The International Chamber of Commerce (ICC) is reducing the costs payable by the parties to the arbitrator(s) for the longer the delay in the delivery of the arbitrator(s)’ awards.

What’s one tip parties can use to improve the facilitation of arbitration

Choose the arbitrator(s) carefully. There is plenty of anecdotal evidence available as to the “form” of arbitrator(s) particularly as to:

  1. their legal background;
  2. attitude to particular matters;
  3. speed of delivery of awards; and
  4. cost.

Should all agreements contain an arbitration Clause?

Not all disputes should be arbitrated and it may contraindicative for some parties depending upon the nature of their business and the circumstances in which the dispute arises.
That said, for every contract that is entered an organisation; corporation or state should consider whether the contract ought to contain a dispute resolution clause, and, if so, the structure of that clause.
It is particularly important for a dispute resolution clause to be considered if:

  • The parties to the contract; or
  • The object of the contract; or
  • The assets, tangible or intangible; infrastructure or other assets of an organisation or corporation, are in different jurisdictions or whether the potential disputes may raise complex technical issues.

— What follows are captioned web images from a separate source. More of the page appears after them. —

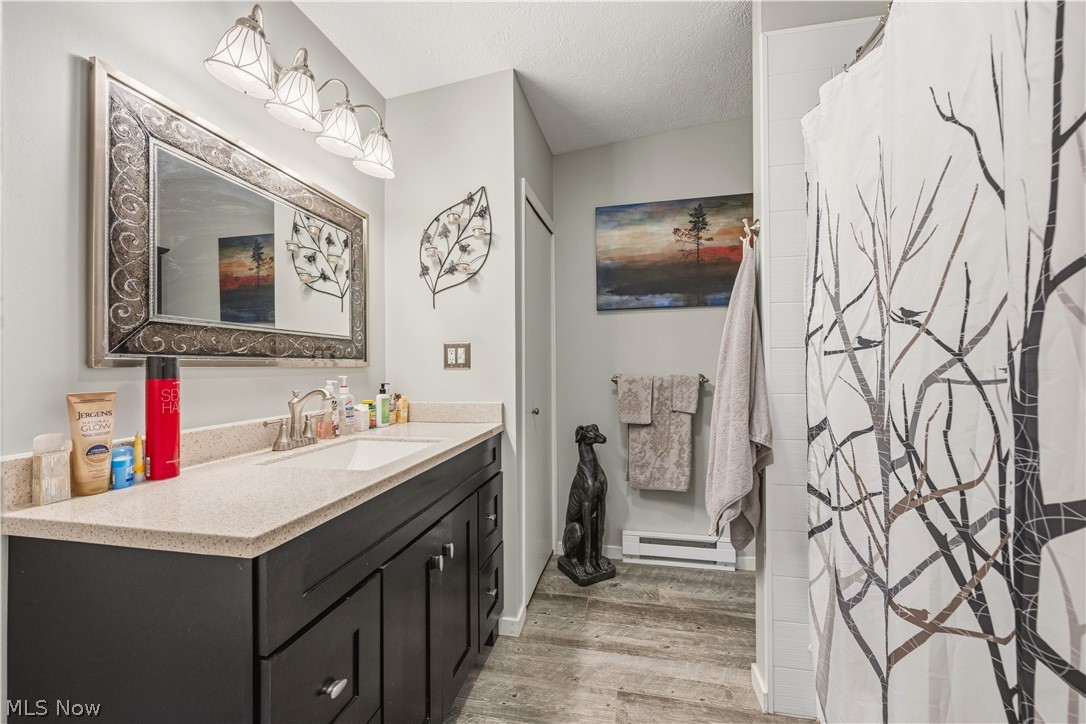 14953 Doylestown Road Doylestown OH 44230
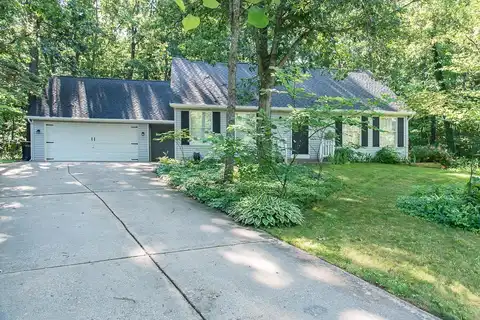 50983 Kiawah Trail, Mattawan, MI 49071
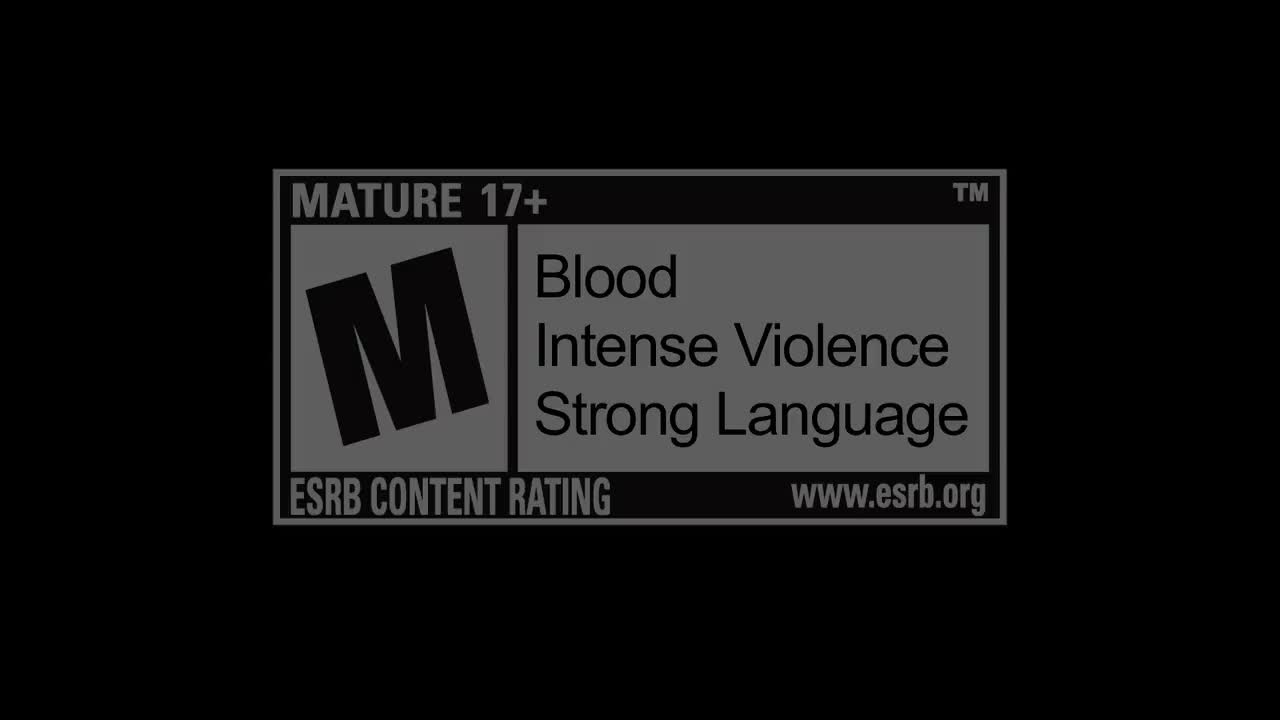 E3展 2012-豪华版官方发售预告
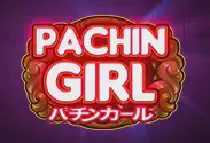 Pachin Girl Казино Игра на гривны 🏆 1win Украина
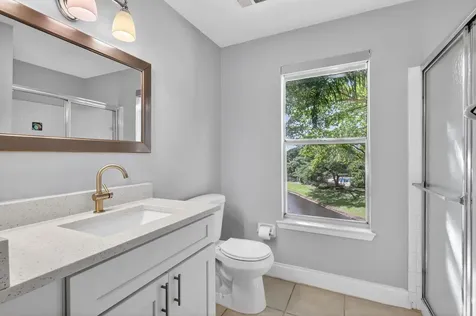 1740 Palm Cove Boulevard Delray Beach FL 33445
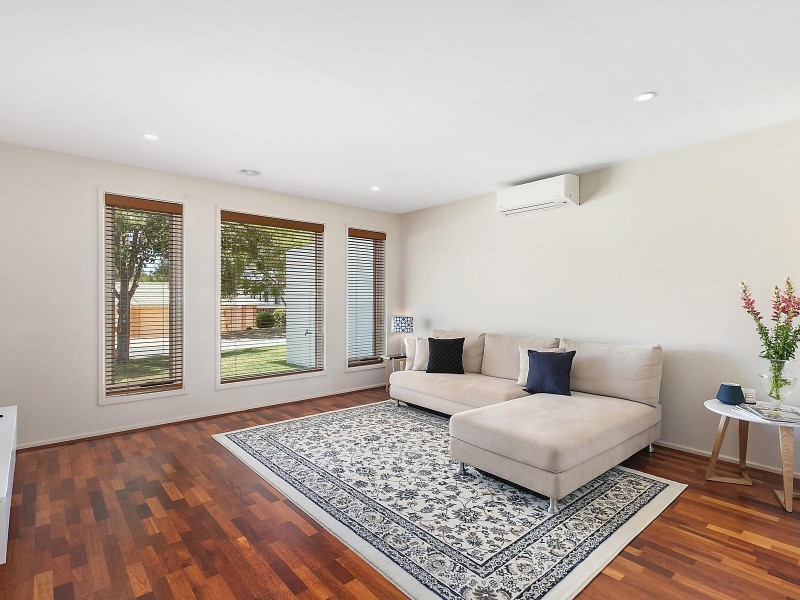 3 Rubin Place, Nicholls ACT 2913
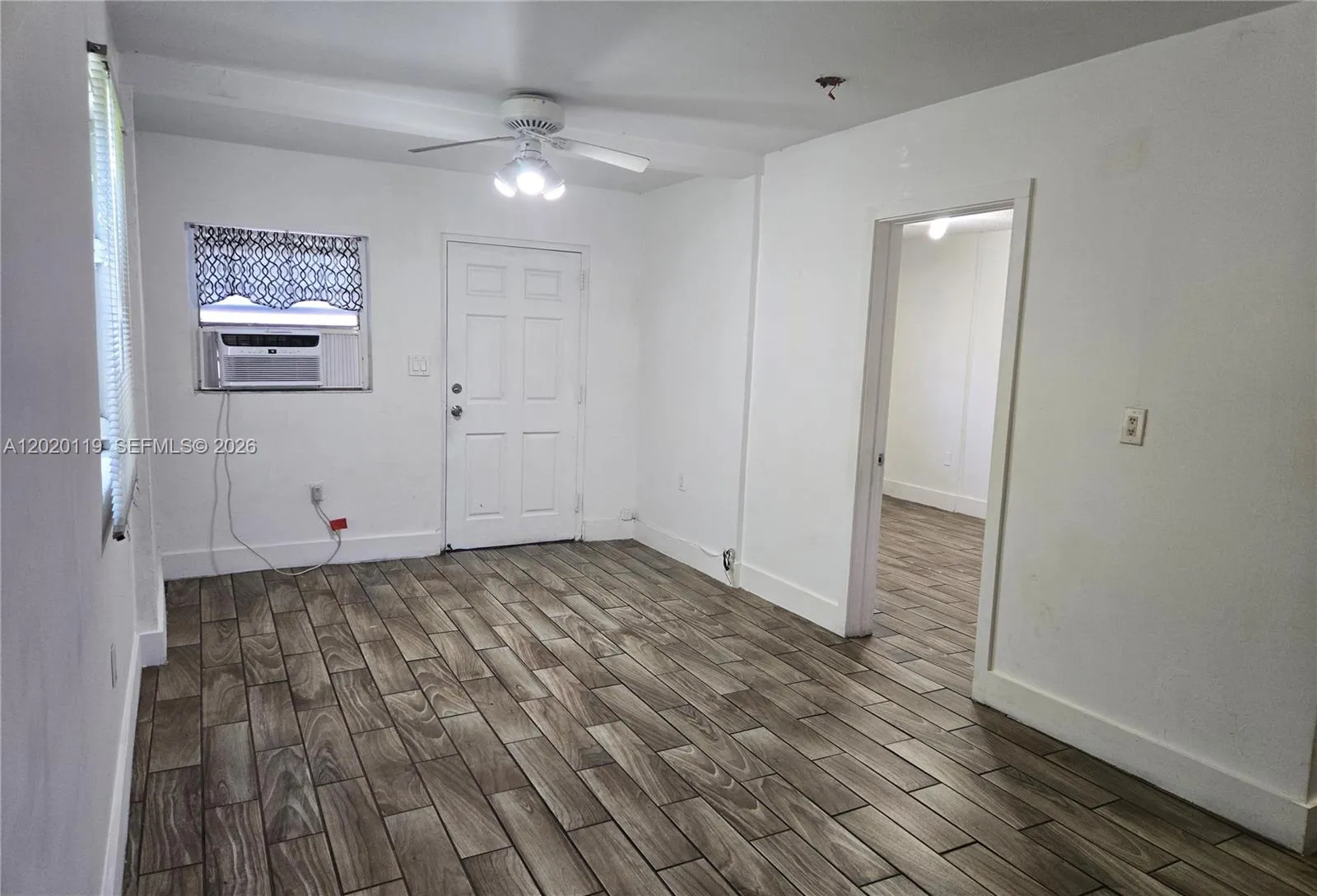 1662 NW 1st St # 2, Miami FL 33125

If, for instance, the object of the contract is to deliver fertiliser by ship from China to Nepal and the vendor is in Hong Kong, the matter of which law is to apply becomes critical. If a dispute resolution clause is inserted, it should express the law that is to apply to the disputes arising under the contract because, potentially, Chinese, Nepalese or Hong Kong law could apply to the contract, depending upon where a number of events occurred. Disputes under a contract such as this example are ideally suited to ADR, and particularly to arbitration.

Whether arbitration is a suitable process to resolve a dispute is dependent upon the objective of the parties to the contract, which in turn is dependent upon a number of factors, including:

  1. the nature of the relationship between the parties; ie whether it is an ongoing relationship;
  2. the type of contract; ie the purpose of the contract and whether it is for the ongoing provision of goods and services, such as a construction or consulting contract;
  3. when a dispute is likely to arise; ie at the inception of the contract; during the contract or at its conclusion;
  4. the extent to which the parties seek to preserve the commercial relationship between them;
  5. the type of relief likely to be sought by the injured party; eg damages; performance of the terms of the contract or rectification of work performed under the contract;
  6. the purpose of the contract; ie whether it is for the supply of goods and services or a free trade agreement that provides for arbitration in the occasion of certain events occurring.

In order to consider whether to insert an ADR and particularly an arbitration clause into a contract, the following aspects of arbitration should be considered.

While are some of the trends and developments you see ahead in the international arbitration area?

India will continue to become more international arbitration friendly by:

  1. creating rules which address the issue of delay in delivering arbitral awards;
  2. the issue of increased costs.

The more arbitration friendly states become, the greater the prospect of international capital provider finding a country to be a more attractive place for investment. 

The international arbitration community is addressing the issues of delay and cost with a view to making arbitration more attractive.

The future trends seem to be one of increasing efficiency, demonstrated by the opening of the Singapore International Commercial Arbitration Court and a similar facility in Dubai.